Starting at the line that contains "What is the distance of" and continuing through the last of the entries below, rewrite those lines as a numbered list. Skip blank lines and leave the pictures out.
==== TASK DATA ====
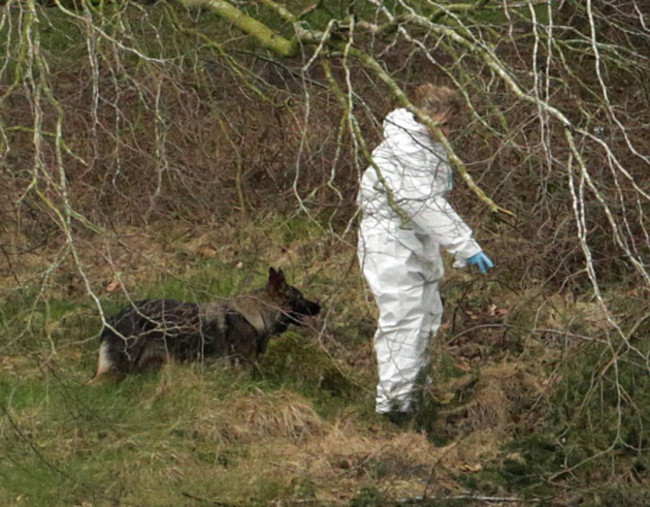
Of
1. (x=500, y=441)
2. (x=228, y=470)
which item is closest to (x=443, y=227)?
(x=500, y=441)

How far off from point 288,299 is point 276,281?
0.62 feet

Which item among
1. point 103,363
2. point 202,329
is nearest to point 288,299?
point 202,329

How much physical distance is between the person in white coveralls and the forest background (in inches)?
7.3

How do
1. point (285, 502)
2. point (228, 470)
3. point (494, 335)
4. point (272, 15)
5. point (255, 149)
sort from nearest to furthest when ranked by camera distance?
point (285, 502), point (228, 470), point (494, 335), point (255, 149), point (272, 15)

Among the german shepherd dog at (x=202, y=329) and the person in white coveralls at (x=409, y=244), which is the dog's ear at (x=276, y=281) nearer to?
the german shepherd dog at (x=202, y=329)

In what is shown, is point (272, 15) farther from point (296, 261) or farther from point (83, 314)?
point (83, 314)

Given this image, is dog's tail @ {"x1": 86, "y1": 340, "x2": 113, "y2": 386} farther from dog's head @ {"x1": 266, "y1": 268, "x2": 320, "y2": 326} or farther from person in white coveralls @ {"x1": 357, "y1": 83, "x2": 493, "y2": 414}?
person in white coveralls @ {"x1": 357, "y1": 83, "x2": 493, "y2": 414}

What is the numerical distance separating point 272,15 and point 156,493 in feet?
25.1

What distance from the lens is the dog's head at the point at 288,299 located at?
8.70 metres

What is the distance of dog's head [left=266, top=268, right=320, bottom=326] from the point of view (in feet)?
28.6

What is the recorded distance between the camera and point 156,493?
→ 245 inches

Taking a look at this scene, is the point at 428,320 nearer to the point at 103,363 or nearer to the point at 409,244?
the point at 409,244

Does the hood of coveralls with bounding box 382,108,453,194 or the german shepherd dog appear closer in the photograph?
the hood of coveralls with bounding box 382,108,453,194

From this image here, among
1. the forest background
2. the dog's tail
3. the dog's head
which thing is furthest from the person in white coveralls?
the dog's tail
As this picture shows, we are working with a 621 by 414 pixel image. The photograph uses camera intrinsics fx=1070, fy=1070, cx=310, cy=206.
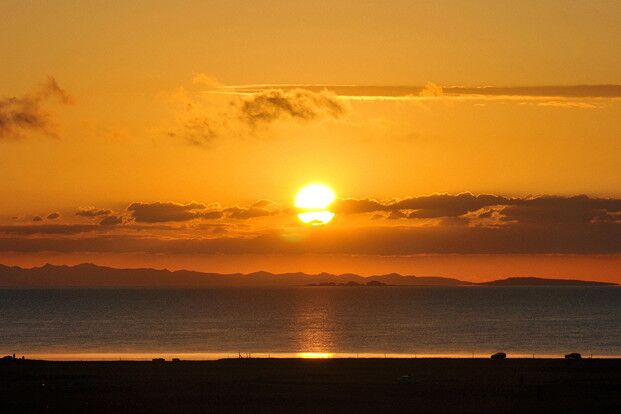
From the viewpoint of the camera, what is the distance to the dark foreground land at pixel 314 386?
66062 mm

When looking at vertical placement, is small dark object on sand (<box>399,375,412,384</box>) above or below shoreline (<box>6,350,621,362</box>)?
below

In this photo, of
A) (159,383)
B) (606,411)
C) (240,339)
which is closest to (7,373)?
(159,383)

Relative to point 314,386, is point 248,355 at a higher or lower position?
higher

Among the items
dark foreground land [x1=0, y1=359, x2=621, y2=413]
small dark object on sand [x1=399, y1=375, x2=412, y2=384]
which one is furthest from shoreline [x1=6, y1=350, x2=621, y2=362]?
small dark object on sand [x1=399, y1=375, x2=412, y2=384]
====
§ SOLVED EXERCISE:
1. What is the distance of dog's head [left=266, top=268, right=320, bottom=326] from the point of view (in feet)?
2. 28.6
3. What is the recorded distance between the camera and point 156,493?
4. → 245 inches
5. Taking a look at this scene, is the point at 428,320 nearer to the point at 103,363 or nearer to the point at 409,244?
6. the point at 409,244
7. Does the hood of coveralls with bounding box 382,108,453,194 or the german shepherd dog appear closer in the photograph?
8. the hood of coveralls with bounding box 382,108,453,194
9. From this image here, among
10. 1. the forest background
11. 2. the dog's tail
12. 3. the dog's head
13. which thing is furthest from the person in white coveralls?
14. the dog's tail
15. As this picture shows, we are working with a 621 by 414 pixel image. The photograph uses camera intrinsics fx=1070, fy=1070, cx=310, cy=206.
16. From the viewpoint of the camera, what is the distance to the dark foreground land at pixel 314 386?
17. 66062 mm
18. When looking at vertical placement, is small dark object on sand (<box>399,375,412,384</box>) above or below shoreline (<box>6,350,621,362</box>)?
19. below
20. In this photo, of
21. A) (159,383)
22. B) (606,411)
23. C) (240,339)
24. which is closest to (7,373)?
25. (159,383)
26. Relative to point 314,386, is point 248,355 at a higher or lower position?
27. higher
28. Among the items
29. dark foreground land [x1=0, y1=359, x2=621, y2=413]
30. small dark object on sand [x1=399, y1=375, x2=412, y2=384]
31. which one is furthest from shoreline [x1=6, y1=350, x2=621, y2=362]?
32. small dark object on sand [x1=399, y1=375, x2=412, y2=384]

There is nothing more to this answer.